WHAT IS REQUIRED
Render every line of the items below as a JSON list of strings, one string per line, with blank lines skipped. Leave the pictures out of the answer.

RECORDS

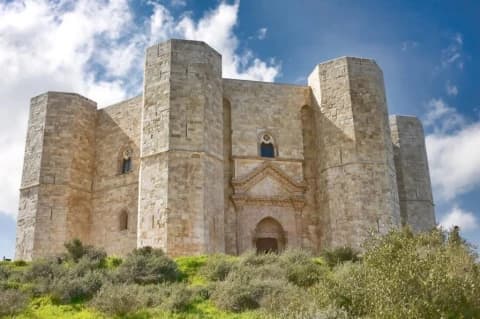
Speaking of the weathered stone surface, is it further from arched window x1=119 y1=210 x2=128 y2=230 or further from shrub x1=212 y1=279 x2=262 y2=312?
shrub x1=212 y1=279 x2=262 y2=312

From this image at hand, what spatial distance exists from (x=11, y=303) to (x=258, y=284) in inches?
188

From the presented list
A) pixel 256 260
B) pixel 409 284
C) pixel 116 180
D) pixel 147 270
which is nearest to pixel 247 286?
pixel 147 270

ANSWER TO THE PROBLEM
[
  "Speaking of the weathered stone surface, is it further from arched window x1=119 y1=210 x2=128 y2=230 or further from shrub x1=212 y1=279 x2=262 y2=312?",
  "shrub x1=212 y1=279 x2=262 y2=312",
  "From this image at hand, what spatial distance exists from (x=11, y=303) to (x=258, y=284) in inches?",
  "188",
  "From the presented list",
  "A) pixel 256 260",
  "B) pixel 409 284",
  "C) pixel 116 180",
  "D) pixel 147 270",
  "which is nearest to pixel 247 286?",
  "pixel 147 270"
]